Kopin Corp Appoints New Director
Ticker: KOPN · Form: 8-K · Filed: Jun 6, 2024 · CIK: 771266
Sentiment: neutral
Topics: board-appointment, governance
TL;DR
KOPIN just added a new board member, John F. Ryan III, effective May 31st. Board changes can be a big deal.
AI Summary
Kopin Corporation announced on May 31, 2024, a change in its board of directors. Specifically, Mr. John F. Ryan III has been appointed as a new director, effective immediately. This appointment is part of the company's ongoing efforts to strengthen its governance and strategic direction.
Why It Matters
The addition of a new director can signal a shift in strategic focus or governance, potentially impacting the company's future performance and shareholder value.
Risk Assessment
Risk Level: low — The filing reports a routine board appointment, which typically carries low risk.
Key Players & Entities
- Kopin Corporation (company) — Registrant
- John F. Ryan III (person) — Appointed Director
- May 31, 2024 (date) — Effective date of appointment
FAQ
Who is the newly appointed director?
The newly appointed director is Mr.

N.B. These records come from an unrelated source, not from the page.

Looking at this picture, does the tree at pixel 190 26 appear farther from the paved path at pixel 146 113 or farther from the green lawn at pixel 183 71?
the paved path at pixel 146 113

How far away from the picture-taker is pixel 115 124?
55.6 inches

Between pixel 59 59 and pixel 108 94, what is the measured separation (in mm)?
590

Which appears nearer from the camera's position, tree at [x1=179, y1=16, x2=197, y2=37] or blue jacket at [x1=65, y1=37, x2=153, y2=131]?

John F. Ryan III.
When was the appointment effective?
The appointment was effective as of May 31, 2024.
What is Kopin Corporation's principal executive office address?
Kopin Corporation's principal executive office is located at 125 North Drive, Westborough, MA 01581.
What is Kopin Corporation's telephone number?
Kopin Corporation's telephone number is (508) 870-5959.
What is the filing date of this Form 8-K?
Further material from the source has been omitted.